一緒にプロジェクトを進めるチームでありたい

 日本オラクルは、分析基盤「Oracle Analytics Cloud」、ブロックチェーン管理ツール「Oracle Blockchain Platform Cloud」、機械学習によってデータ管理のプロセスを自動化した自律型データベース「Oracle Autonomous Database」など、IaaS・PaaS・SaaSを問わず多様なクラウドサービスを展開している。

 DX推進室は、これらを顧客のニーズに応じて選定・導入する他、クラウドを駆使した新規事業の立案など踏み込んだ支援も手掛けていく。

 対応する技術はIoT、AI、機械学習、ブロックチェーン、AR、VRなどで、対応する分野はスマートホーム、スマートシティー、コネクテッド・インダストリーズ(テクノロジーを活用した産業の進歩)など多岐にわたる。複数の団体の共同事業に協力することも視野に入れている。

 DX推進室の七尾健太郎室長は「『このクラウドを使ってください』で終わるのではなく、『こういうこともできます』といった提案を強化したい。顧客とベンダーの関係にとどまらず、一緒にプロジェクトを進めるチームでありたい」と期待を語った。

デモでは「IoT×クラウド」を紹介

 日本オラクルは、29日に開いた記者会見で、DX推進室が製造業者を支援し、デジタル化に成功した場合のデモを実施。担当者がスマートフォンアプリに必要な製品の数を入力すると、データを「Oracle Digital Assistant Cloud」に集めた上で、おもちゃのクレーンに装着した「Raspberry Pi」に転送し、製造が始まる場面を披露した。クレーンの状態を「Oracle IoT Asset Monitoring」で監視し、不具合が生じた場合に自動で運転を停止する様子も示した。
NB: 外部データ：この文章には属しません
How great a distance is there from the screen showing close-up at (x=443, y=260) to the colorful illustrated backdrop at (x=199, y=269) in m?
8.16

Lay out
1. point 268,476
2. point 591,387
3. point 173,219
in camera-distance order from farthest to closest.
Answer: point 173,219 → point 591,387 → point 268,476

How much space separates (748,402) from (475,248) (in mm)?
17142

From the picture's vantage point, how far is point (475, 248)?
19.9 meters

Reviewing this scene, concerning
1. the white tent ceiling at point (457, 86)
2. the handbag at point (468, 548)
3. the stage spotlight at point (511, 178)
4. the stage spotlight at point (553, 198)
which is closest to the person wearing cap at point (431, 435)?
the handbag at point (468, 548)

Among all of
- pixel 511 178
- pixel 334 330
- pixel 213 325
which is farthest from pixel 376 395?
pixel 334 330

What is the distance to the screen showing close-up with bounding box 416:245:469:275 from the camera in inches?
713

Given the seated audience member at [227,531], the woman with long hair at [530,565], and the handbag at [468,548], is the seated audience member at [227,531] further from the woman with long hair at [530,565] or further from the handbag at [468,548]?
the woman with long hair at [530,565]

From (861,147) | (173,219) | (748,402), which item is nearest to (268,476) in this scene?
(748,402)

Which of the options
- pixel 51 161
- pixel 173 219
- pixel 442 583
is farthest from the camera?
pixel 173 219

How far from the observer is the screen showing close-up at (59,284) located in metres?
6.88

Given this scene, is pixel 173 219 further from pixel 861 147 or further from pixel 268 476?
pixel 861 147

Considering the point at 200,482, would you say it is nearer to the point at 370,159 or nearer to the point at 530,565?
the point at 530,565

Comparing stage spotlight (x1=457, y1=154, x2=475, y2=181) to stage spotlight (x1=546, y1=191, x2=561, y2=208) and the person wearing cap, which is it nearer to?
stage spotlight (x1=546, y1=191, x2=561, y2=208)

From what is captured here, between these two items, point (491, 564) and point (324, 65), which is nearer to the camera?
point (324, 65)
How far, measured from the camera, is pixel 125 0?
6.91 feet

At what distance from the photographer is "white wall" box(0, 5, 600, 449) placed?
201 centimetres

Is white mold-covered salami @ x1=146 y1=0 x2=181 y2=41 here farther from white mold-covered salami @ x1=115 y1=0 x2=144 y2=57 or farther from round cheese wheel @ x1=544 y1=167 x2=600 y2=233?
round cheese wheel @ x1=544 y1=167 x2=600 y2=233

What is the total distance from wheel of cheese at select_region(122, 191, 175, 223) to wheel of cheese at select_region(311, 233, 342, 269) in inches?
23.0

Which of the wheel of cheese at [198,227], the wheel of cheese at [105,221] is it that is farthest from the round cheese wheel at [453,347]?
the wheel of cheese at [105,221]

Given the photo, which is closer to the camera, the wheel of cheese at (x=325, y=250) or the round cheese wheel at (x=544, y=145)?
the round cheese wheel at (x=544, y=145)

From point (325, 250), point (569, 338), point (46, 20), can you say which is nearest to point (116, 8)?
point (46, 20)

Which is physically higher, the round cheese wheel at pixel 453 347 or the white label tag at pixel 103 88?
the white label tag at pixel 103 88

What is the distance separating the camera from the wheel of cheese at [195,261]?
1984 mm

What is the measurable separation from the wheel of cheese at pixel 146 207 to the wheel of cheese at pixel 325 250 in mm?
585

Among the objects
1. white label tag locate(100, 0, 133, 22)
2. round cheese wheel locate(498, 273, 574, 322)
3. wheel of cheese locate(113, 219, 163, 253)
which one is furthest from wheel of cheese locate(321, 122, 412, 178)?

 七尾室長は「スピーディーに導入できる他、あらゆる業務に対応できるのが当社のクラウドの強み。工業の場合は、トラック、車載器、工作機械など、多様な機器(から取得したデータを)クラウドの世界に取り込める。顧客からもアイデアを出してもらい、どんなことができるかを一緒に考えていきたい」と話した。

photo 「Digital Transformation推進室」の概要

他社との連携にも対応

 また同社は、Amazon Web Services、Google Cloud Platform、Microsoft Azureといった他社サービスと組み合わせたいとの要望にも対応する方針で、竹爪慎治執行役員(クラウド事業戦略統括)は「1社で全部やろうとは思っておらず、マルチクラウド環境が理想だ。その中で、顧客にとって最適な組み合わせを考えていきたい」と説明した。

 ただ竹爪執行役員は「顧客企業の中心にデータを置き、『データドリブン』(データ主導型)のビジネスを実現する技術はオラクルならではだ。そこを軸に、他社と連携すべきところは連携し、拡張すべきところは拡張していく」と強調。マルチクラウド環境を推奨しながらも、コアとなるサービスでは自社の技術を訴求する方針を示した。